Dokładnie, taki trend płaskiej linii, ale trzeba przyznać, że trzyma w napięciu przez te jego wymyslne sposoby zabijania. no i zdjęcia całkiem całkiem
mam dokładnie takie samo odczucie - niby oglądało się ok, ale niektóre sceny trochę mnie żenowały zbytnią dosłownością i wtórnością - lala lekkich obyczajów o twarzy dziecka dostaje wciry i szlachetny ukrywający się pan "mistrz od mokrej roboty" praktycznie bez zastanowienia rzuca się na pomoc.
W pracy też przypadkowo jest świadkiem napadu - ojoj przestępca zabiera pierścionek po mamusi biednej koleżance więc trzeba dać mu nauczkę - jakieś to wszystko sztuczne i trochę jakby dla ludzi którzy niewiele filmów widzieli w życiu i dadzą się zaskoczyć i wzruszyć takimi tanimi sztuczkami.

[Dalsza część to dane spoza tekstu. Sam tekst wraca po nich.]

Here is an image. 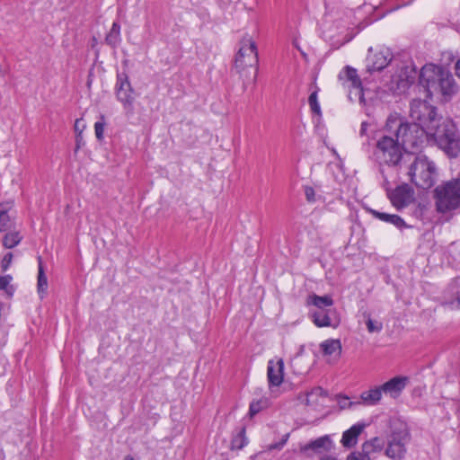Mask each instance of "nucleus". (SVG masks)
<instances>
[{
    "instance_id": "50",
    "label": "nucleus",
    "mask_w": 460,
    "mask_h": 460,
    "mask_svg": "<svg viewBox=\"0 0 460 460\" xmlns=\"http://www.w3.org/2000/svg\"><path fill=\"white\" fill-rule=\"evenodd\" d=\"M124 460H134V458L131 456H126Z\"/></svg>"
},
{
    "instance_id": "12",
    "label": "nucleus",
    "mask_w": 460,
    "mask_h": 460,
    "mask_svg": "<svg viewBox=\"0 0 460 460\" xmlns=\"http://www.w3.org/2000/svg\"><path fill=\"white\" fill-rule=\"evenodd\" d=\"M387 196L393 206L400 210L414 201V190L408 183H402L388 191Z\"/></svg>"
},
{
    "instance_id": "3",
    "label": "nucleus",
    "mask_w": 460,
    "mask_h": 460,
    "mask_svg": "<svg viewBox=\"0 0 460 460\" xmlns=\"http://www.w3.org/2000/svg\"><path fill=\"white\" fill-rule=\"evenodd\" d=\"M240 44L241 47L234 58V69L243 80L245 89L247 84L256 81L259 58L256 43L250 37L244 36Z\"/></svg>"
},
{
    "instance_id": "27",
    "label": "nucleus",
    "mask_w": 460,
    "mask_h": 460,
    "mask_svg": "<svg viewBox=\"0 0 460 460\" xmlns=\"http://www.w3.org/2000/svg\"><path fill=\"white\" fill-rule=\"evenodd\" d=\"M246 427L243 425L234 434L231 440V449L240 450L243 448L247 443L248 439L245 436Z\"/></svg>"
},
{
    "instance_id": "30",
    "label": "nucleus",
    "mask_w": 460,
    "mask_h": 460,
    "mask_svg": "<svg viewBox=\"0 0 460 460\" xmlns=\"http://www.w3.org/2000/svg\"><path fill=\"white\" fill-rule=\"evenodd\" d=\"M12 280L13 277L9 274L4 276L0 275V290H4L6 297L9 299L13 297L15 291L14 286L10 284Z\"/></svg>"
},
{
    "instance_id": "9",
    "label": "nucleus",
    "mask_w": 460,
    "mask_h": 460,
    "mask_svg": "<svg viewBox=\"0 0 460 460\" xmlns=\"http://www.w3.org/2000/svg\"><path fill=\"white\" fill-rule=\"evenodd\" d=\"M427 135V131L421 127L414 123H400V126L394 130L395 137L398 139L402 148L410 146L411 148L418 147L422 143L424 135Z\"/></svg>"
},
{
    "instance_id": "28",
    "label": "nucleus",
    "mask_w": 460,
    "mask_h": 460,
    "mask_svg": "<svg viewBox=\"0 0 460 460\" xmlns=\"http://www.w3.org/2000/svg\"><path fill=\"white\" fill-rule=\"evenodd\" d=\"M328 393L321 386H315L311 389L310 392L306 393L305 404L306 405H315L318 403V397H327Z\"/></svg>"
},
{
    "instance_id": "7",
    "label": "nucleus",
    "mask_w": 460,
    "mask_h": 460,
    "mask_svg": "<svg viewBox=\"0 0 460 460\" xmlns=\"http://www.w3.org/2000/svg\"><path fill=\"white\" fill-rule=\"evenodd\" d=\"M410 429L406 423L398 422L391 426V433L387 437V447L385 455L393 460H402L405 457L406 445L411 440Z\"/></svg>"
},
{
    "instance_id": "15",
    "label": "nucleus",
    "mask_w": 460,
    "mask_h": 460,
    "mask_svg": "<svg viewBox=\"0 0 460 460\" xmlns=\"http://www.w3.org/2000/svg\"><path fill=\"white\" fill-rule=\"evenodd\" d=\"M409 382L408 376H396L381 385L383 393L393 398H397Z\"/></svg>"
},
{
    "instance_id": "16",
    "label": "nucleus",
    "mask_w": 460,
    "mask_h": 460,
    "mask_svg": "<svg viewBox=\"0 0 460 460\" xmlns=\"http://www.w3.org/2000/svg\"><path fill=\"white\" fill-rule=\"evenodd\" d=\"M267 377L269 386H279L284 378V361L279 359L276 363L273 360H270L267 367Z\"/></svg>"
},
{
    "instance_id": "17",
    "label": "nucleus",
    "mask_w": 460,
    "mask_h": 460,
    "mask_svg": "<svg viewBox=\"0 0 460 460\" xmlns=\"http://www.w3.org/2000/svg\"><path fill=\"white\" fill-rule=\"evenodd\" d=\"M332 447V441L328 435L311 440L307 444L300 447L301 453H307L309 450L314 453L328 452Z\"/></svg>"
},
{
    "instance_id": "42",
    "label": "nucleus",
    "mask_w": 460,
    "mask_h": 460,
    "mask_svg": "<svg viewBox=\"0 0 460 460\" xmlns=\"http://www.w3.org/2000/svg\"><path fill=\"white\" fill-rule=\"evenodd\" d=\"M428 209V204L424 203H418L413 214L416 217L420 218L422 217L424 212Z\"/></svg>"
},
{
    "instance_id": "19",
    "label": "nucleus",
    "mask_w": 460,
    "mask_h": 460,
    "mask_svg": "<svg viewBox=\"0 0 460 460\" xmlns=\"http://www.w3.org/2000/svg\"><path fill=\"white\" fill-rule=\"evenodd\" d=\"M368 211L376 218L386 223H390L400 230L409 227L405 221L398 215L379 212L372 208H369Z\"/></svg>"
},
{
    "instance_id": "5",
    "label": "nucleus",
    "mask_w": 460,
    "mask_h": 460,
    "mask_svg": "<svg viewBox=\"0 0 460 460\" xmlns=\"http://www.w3.org/2000/svg\"><path fill=\"white\" fill-rule=\"evenodd\" d=\"M374 155L388 166L398 167L411 161V152L402 148L396 137L384 135L376 141Z\"/></svg>"
},
{
    "instance_id": "1",
    "label": "nucleus",
    "mask_w": 460,
    "mask_h": 460,
    "mask_svg": "<svg viewBox=\"0 0 460 460\" xmlns=\"http://www.w3.org/2000/svg\"><path fill=\"white\" fill-rule=\"evenodd\" d=\"M419 87L426 93V97H444L450 99L457 91L452 74L442 66L427 64L419 73Z\"/></svg>"
},
{
    "instance_id": "6",
    "label": "nucleus",
    "mask_w": 460,
    "mask_h": 460,
    "mask_svg": "<svg viewBox=\"0 0 460 460\" xmlns=\"http://www.w3.org/2000/svg\"><path fill=\"white\" fill-rule=\"evenodd\" d=\"M436 208L440 213L460 209V178L437 186L433 191Z\"/></svg>"
},
{
    "instance_id": "33",
    "label": "nucleus",
    "mask_w": 460,
    "mask_h": 460,
    "mask_svg": "<svg viewBox=\"0 0 460 460\" xmlns=\"http://www.w3.org/2000/svg\"><path fill=\"white\" fill-rule=\"evenodd\" d=\"M315 89L311 93L308 98V103L310 105L311 111L314 114L321 115V107L317 100L319 88L315 85Z\"/></svg>"
},
{
    "instance_id": "38",
    "label": "nucleus",
    "mask_w": 460,
    "mask_h": 460,
    "mask_svg": "<svg viewBox=\"0 0 460 460\" xmlns=\"http://www.w3.org/2000/svg\"><path fill=\"white\" fill-rule=\"evenodd\" d=\"M347 460H373L371 456H369L367 454L364 453L363 451L361 453H356L352 452L350 453Z\"/></svg>"
},
{
    "instance_id": "46",
    "label": "nucleus",
    "mask_w": 460,
    "mask_h": 460,
    "mask_svg": "<svg viewBox=\"0 0 460 460\" xmlns=\"http://www.w3.org/2000/svg\"><path fill=\"white\" fill-rule=\"evenodd\" d=\"M456 75L460 78V58L456 61L455 65Z\"/></svg>"
},
{
    "instance_id": "41",
    "label": "nucleus",
    "mask_w": 460,
    "mask_h": 460,
    "mask_svg": "<svg viewBox=\"0 0 460 460\" xmlns=\"http://www.w3.org/2000/svg\"><path fill=\"white\" fill-rule=\"evenodd\" d=\"M348 396L340 395L338 398V403L341 409L350 408L355 402H349Z\"/></svg>"
},
{
    "instance_id": "40",
    "label": "nucleus",
    "mask_w": 460,
    "mask_h": 460,
    "mask_svg": "<svg viewBox=\"0 0 460 460\" xmlns=\"http://www.w3.org/2000/svg\"><path fill=\"white\" fill-rule=\"evenodd\" d=\"M288 436H289L288 434H286L279 442L270 444L269 446V450H270V451L280 450L284 447V445L287 443Z\"/></svg>"
},
{
    "instance_id": "18",
    "label": "nucleus",
    "mask_w": 460,
    "mask_h": 460,
    "mask_svg": "<svg viewBox=\"0 0 460 460\" xmlns=\"http://www.w3.org/2000/svg\"><path fill=\"white\" fill-rule=\"evenodd\" d=\"M366 424L358 422L352 425L349 429L343 432L341 440V445L346 448H352L358 443V438L366 428Z\"/></svg>"
},
{
    "instance_id": "10",
    "label": "nucleus",
    "mask_w": 460,
    "mask_h": 460,
    "mask_svg": "<svg viewBox=\"0 0 460 460\" xmlns=\"http://www.w3.org/2000/svg\"><path fill=\"white\" fill-rule=\"evenodd\" d=\"M393 53L388 48L375 50L370 47L366 58V72L372 75L383 71L393 60Z\"/></svg>"
},
{
    "instance_id": "2",
    "label": "nucleus",
    "mask_w": 460,
    "mask_h": 460,
    "mask_svg": "<svg viewBox=\"0 0 460 460\" xmlns=\"http://www.w3.org/2000/svg\"><path fill=\"white\" fill-rule=\"evenodd\" d=\"M433 126L427 131L428 137L433 139L447 157H457L460 154V135L455 122L450 118L440 117Z\"/></svg>"
},
{
    "instance_id": "43",
    "label": "nucleus",
    "mask_w": 460,
    "mask_h": 460,
    "mask_svg": "<svg viewBox=\"0 0 460 460\" xmlns=\"http://www.w3.org/2000/svg\"><path fill=\"white\" fill-rule=\"evenodd\" d=\"M85 142L81 135V132L75 135V152L76 153L83 146H84Z\"/></svg>"
},
{
    "instance_id": "39",
    "label": "nucleus",
    "mask_w": 460,
    "mask_h": 460,
    "mask_svg": "<svg viewBox=\"0 0 460 460\" xmlns=\"http://www.w3.org/2000/svg\"><path fill=\"white\" fill-rule=\"evenodd\" d=\"M305 199L308 202L313 203L316 200L315 199V191L311 186H305Z\"/></svg>"
},
{
    "instance_id": "23",
    "label": "nucleus",
    "mask_w": 460,
    "mask_h": 460,
    "mask_svg": "<svg viewBox=\"0 0 460 460\" xmlns=\"http://www.w3.org/2000/svg\"><path fill=\"white\" fill-rule=\"evenodd\" d=\"M383 390L380 386H376L370 390L365 391L361 394L360 398L366 405H376L382 398Z\"/></svg>"
},
{
    "instance_id": "34",
    "label": "nucleus",
    "mask_w": 460,
    "mask_h": 460,
    "mask_svg": "<svg viewBox=\"0 0 460 460\" xmlns=\"http://www.w3.org/2000/svg\"><path fill=\"white\" fill-rule=\"evenodd\" d=\"M367 316L366 325L369 332H380L383 329V323L372 320L370 314H364Z\"/></svg>"
},
{
    "instance_id": "44",
    "label": "nucleus",
    "mask_w": 460,
    "mask_h": 460,
    "mask_svg": "<svg viewBox=\"0 0 460 460\" xmlns=\"http://www.w3.org/2000/svg\"><path fill=\"white\" fill-rule=\"evenodd\" d=\"M74 128H75V135L78 134L79 132H81V134H82L83 129L85 128V125L84 124L83 119H77L75 122Z\"/></svg>"
},
{
    "instance_id": "11",
    "label": "nucleus",
    "mask_w": 460,
    "mask_h": 460,
    "mask_svg": "<svg viewBox=\"0 0 460 460\" xmlns=\"http://www.w3.org/2000/svg\"><path fill=\"white\" fill-rule=\"evenodd\" d=\"M115 93L118 101L123 104L125 109L133 110L135 91L131 85L128 75L126 71L117 73Z\"/></svg>"
},
{
    "instance_id": "31",
    "label": "nucleus",
    "mask_w": 460,
    "mask_h": 460,
    "mask_svg": "<svg viewBox=\"0 0 460 460\" xmlns=\"http://www.w3.org/2000/svg\"><path fill=\"white\" fill-rule=\"evenodd\" d=\"M268 406L269 400L267 398H261L259 400L252 401L250 403L248 414L251 418H252L262 410L268 408Z\"/></svg>"
},
{
    "instance_id": "48",
    "label": "nucleus",
    "mask_w": 460,
    "mask_h": 460,
    "mask_svg": "<svg viewBox=\"0 0 460 460\" xmlns=\"http://www.w3.org/2000/svg\"><path fill=\"white\" fill-rule=\"evenodd\" d=\"M456 302H457V305L460 307V292H457Z\"/></svg>"
},
{
    "instance_id": "13",
    "label": "nucleus",
    "mask_w": 460,
    "mask_h": 460,
    "mask_svg": "<svg viewBox=\"0 0 460 460\" xmlns=\"http://www.w3.org/2000/svg\"><path fill=\"white\" fill-rule=\"evenodd\" d=\"M314 323L318 327H332L339 326L341 321L335 309L314 310L311 313Z\"/></svg>"
},
{
    "instance_id": "14",
    "label": "nucleus",
    "mask_w": 460,
    "mask_h": 460,
    "mask_svg": "<svg viewBox=\"0 0 460 460\" xmlns=\"http://www.w3.org/2000/svg\"><path fill=\"white\" fill-rule=\"evenodd\" d=\"M339 80H347L351 83L353 88L358 91V99L359 102L366 104L365 99V90L362 86V81L358 75V71L356 68L346 66L340 73H339Z\"/></svg>"
},
{
    "instance_id": "25",
    "label": "nucleus",
    "mask_w": 460,
    "mask_h": 460,
    "mask_svg": "<svg viewBox=\"0 0 460 460\" xmlns=\"http://www.w3.org/2000/svg\"><path fill=\"white\" fill-rule=\"evenodd\" d=\"M320 349L324 356H331L335 352L340 356L342 347L339 339H329L320 344Z\"/></svg>"
},
{
    "instance_id": "20",
    "label": "nucleus",
    "mask_w": 460,
    "mask_h": 460,
    "mask_svg": "<svg viewBox=\"0 0 460 460\" xmlns=\"http://www.w3.org/2000/svg\"><path fill=\"white\" fill-rule=\"evenodd\" d=\"M417 76L419 77L418 71L414 66H404L399 74L398 85L402 88H409L414 84Z\"/></svg>"
},
{
    "instance_id": "24",
    "label": "nucleus",
    "mask_w": 460,
    "mask_h": 460,
    "mask_svg": "<svg viewBox=\"0 0 460 460\" xmlns=\"http://www.w3.org/2000/svg\"><path fill=\"white\" fill-rule=\"evenodd\" d=\"M307 304L314 305L316 310H327L326 307H330L333 305V299L328 295L321 296L314 294L308 296Z\"/></svg>"
},
{
    "instance_id": "35",
    "label": "nucleus",
    "mask_w": 460,
    "mask_h": 460,
    "mask_svg": "<svg viewBox=\"0 0 460 460\" xmlns=\"http://www.w3.org/2000/svg\"><path fill=\"white\" fill-rule=\"evenodd\" d=\"M105 124L106 122L104 115H101L100 119L94 123L95 136L99 141H102L103 139Z\"/></svg>"
},
{
    "instance_id": "36",
    "label": "nucleus",
    "mask_w": 460,
    "mask_h": 460,
    "mask_svg": "<svg viewBox=\"0 0 460 460\" xmlns=\"http://www.w3.org/2000/svg\"><path fill=\"white\" fill-rule=\"evenodd\" d=\"M404 122L405 121H403L402 118L389 116L388 119H386L385 128L389 131H392L394 128H395L396 130L400 126V123Z\"/></svg>"
},
{
    "instance_id": "29",
    "label": "nucleus",
    "mask_w": 460,
    "mask_h": 460,
    "mask_svg": "<svg viewBox=\"0 0 460 460\" xmlns=\"http://www.w3.org/2000/svg\"><path fill=\"white\" fill-rule=\"evenodd\" d=\"M22 240V236L19 232H9L4 234L3 237V245L6 249H12L18 245Z\"/></svg>"
},
{
    "instance_id": "21",
    "label": "nucleus",
    "mask_w": 460,
    "mask_h": 460,
    "mask_svg": "<svg viewBox=\"0 0 460 460\" xmlns=\"http://www.w3.org/2000/svg\"><path fill=\"white\" fill-rule=\"evenodd\" d=\"M48 288V279L45 274V269L41 256L38 257V277H37V290L42 299Z\"/></svg>"
},
{
    "instance_id": "47",
    "label": "nucleus",
    "mask_w": 460,
    "mask_h": 460,
    "mask_svg": "<svg viewBox=\"0 0 460 460\" xmlns=\"http://www.w3.org/2000/svg\"><path fill=\"white\" fill-rule=\"evenodd\" d=\"M321 460H337V458L331 456H324L321 458Z\"/></svg>"
},
{
    "instance_id": "32",
    "label": "nucleus",
    "mask_w": 460,
    "mask_h": 460,
    "mask_svg": "<svg viewBox=\"0 0 460 460\" xmlns=\"http://www.w3.org/2000/svg\"><path fill=\"white\" fill-rule=\"evenodd\" d=\"M12 227L11 217L8 214V208L0 204V232H6Z\"/></svg>"
},
{
    "instance_id": "4",
    "label": "nucleus",
    "mask_w": 460,
    "mask_h": 460,
    "mask_svg": "<svg viewBox=\"0 0 460 460\" xmlns=\"http://www.w3.org/2000/svg\"><path fill=\"white\" fill-rule=\"evenodd\" d=\"M406 163H410L407 172L409 180L417 188L429 190L435 185L438 177L437 167L426 155H416L411 152V161Z\"/></svg>"
},
{
    "instance_id": "49",
    "label": "nucleus",
    "mask_w": 460,
    "mask_h": 460,
    "mask_svg": "<svg viewBox=\"0 0 460 460\" xmlns=\"http://www.w3.org/2000/svg\"><path fill=\"white\" fill-rule=\"evenodd\" d=\"M93 47L97 43V39L95 37H93Z\"/></svg>"
},
{
    "instance_id": "26",
    "label": "nucleus",
    "mask_w": 460,
    "mask_h": 460,
    "mask_svg": "<svg viewBox=\"0 0 460 460\" xmlns=\"http://www.w3.org/2000/svg\"><path fill=\"white\" fill-rule=\"evenodd\" d=\"M385 447V440L381 438L375 437L370 440L363 443L362 450L364 453L371 456L372 454L381 453Z\"/></svg>"
},
{
    "instance_id": "8",
    "label": "nucleus",
    "mask_w": 460,
    "mask_h": 460,
    "mask_svg": "<svg viewBox=\"0 0 460 460\" xmlns=\"http://www.w3.org/2000/svg\"><path fill=\"white\" fill-rule=\"evenodd\" d=\"M410 117L413 123L428 131L440 119L437 107L429 104L426 100L413 99L410 104Z\"/></svg>"
},
{
    "instance_id": "22",
    "label": "nucleus",
    "mask_w": 460,
    "mask_h": 460,
    "mask_svg": "<svg viewBox=\"0 0 460 460\" xmlns=\"http://www.w3.org/2000/svg\"><path fill=\"white\" fill-rule=\"evenodd\" d=\"M105 43L111 49H117L121 42L120 36V24L118 21L112 23L110 31L106 34L104 39Z\"/></svg>"
},
{
    "instance_id": "37",
    "label": "nucleus",
    "mask_w": 460,
    "mask_h": 460,
    "mask_svg": "<svg viewBox=\"0 0 460 460\" xmlns=\"http://www.w3.org/2000/svg\"><path fill=\"white\" fill-rule=\"evenodd\" d=\"M13 255L12 252H7L4 256V258L1 261V270L3 272H5L9 269V267L12 263V261H13Z\"/></svg>"
},
{
    "instance_id": "45",
    "label": "nucleus",
    "mask_w": 460,
    "mask_h": 460,
    "mask_svg": "<svg viewBox=\"0 0 460 460\" xmlns=\"http://www.w3.org/2000/svg\"><path fill=\"white\" fill-rule=\"evenodd\" d=\"M367 127H368V123L367 121H363L360 125V130H359V135L362 137V136H365L367 134Z\"/></svg>"
}]
</instances>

W bardzo ogólnym zarysie fabuła podobna do "Człowieka w ogniu" tylko że jak dla mnie tam czuło się przeżycia bohaterów a tutaj jest to wszystko takie przerysowane, dlatego "człowiek w ogniu" ma u mnie 9 a ten tylko 6
Mam podobne odczucia i wystawiłem taką samą ocenę.
Wiem, że początek walił tandetą (pomoc niesiona prostytutce), ale podobał mi się. Całkiem fajne zdjęcia i sceny walki uzupełnione zostały świetną momentami muzyką (baaardzo podobały mi się szczególnie 2 motywy i niekoniecznie chodzi o Eminema na końcowych literach;P. Ale...scenariusz rozwala swoją infantylnością momentami. Akcja z pierwiosnkiem..pardon, z pierścionkiem a potem z wycieraniem jeszcze zakrwawionego młotka i odkładaniem go na półkę, była bezcenna (a może bezecna..?) . No i kataryniarskie wręcz "Możesz być kim zechcesz!"...Do tego facet, który nie ma większych oporów i skupów w wierceniem się w czyiś mózg w obronie słabszych i uciśnionych ('ja-to-detaman'!), nieskazitelny obywatel. Kiedyś jako szczyl pewnie jarałbym się jak dziewica przed pierwszym razem ('to one jeszcze istnieją?!'), ale obecnie, choć doceniam obraz od strony technicznej to nie potrafię przejść spokojnie ob(ł)ok grząskiego scenariusza. Stąd taka a nie inna końcowa nota.
A akurat mi sie takie kino podobalo.Zazwyczaj musza sie naszarpac a tutaj zwycieza jednoznacznie dobro i to mi sie najbardziej sposobalo.Skradl mi serce ten film.:)
jedyny plus tego filmu to skądinąd słuszne utrwalenie poglądu że wyszły Ruscy to bandyci a wszystkie Rosjanki to prostytutki (choć mogą zmienić profesje)...
No to tam s¶ie√dalaj, gimbusie. Kto sieje wiatr, zbiera burzę; a kto rzuca obelgi bez powodu, zbiera w ryj. Zapamiętaj, śm;ec;u.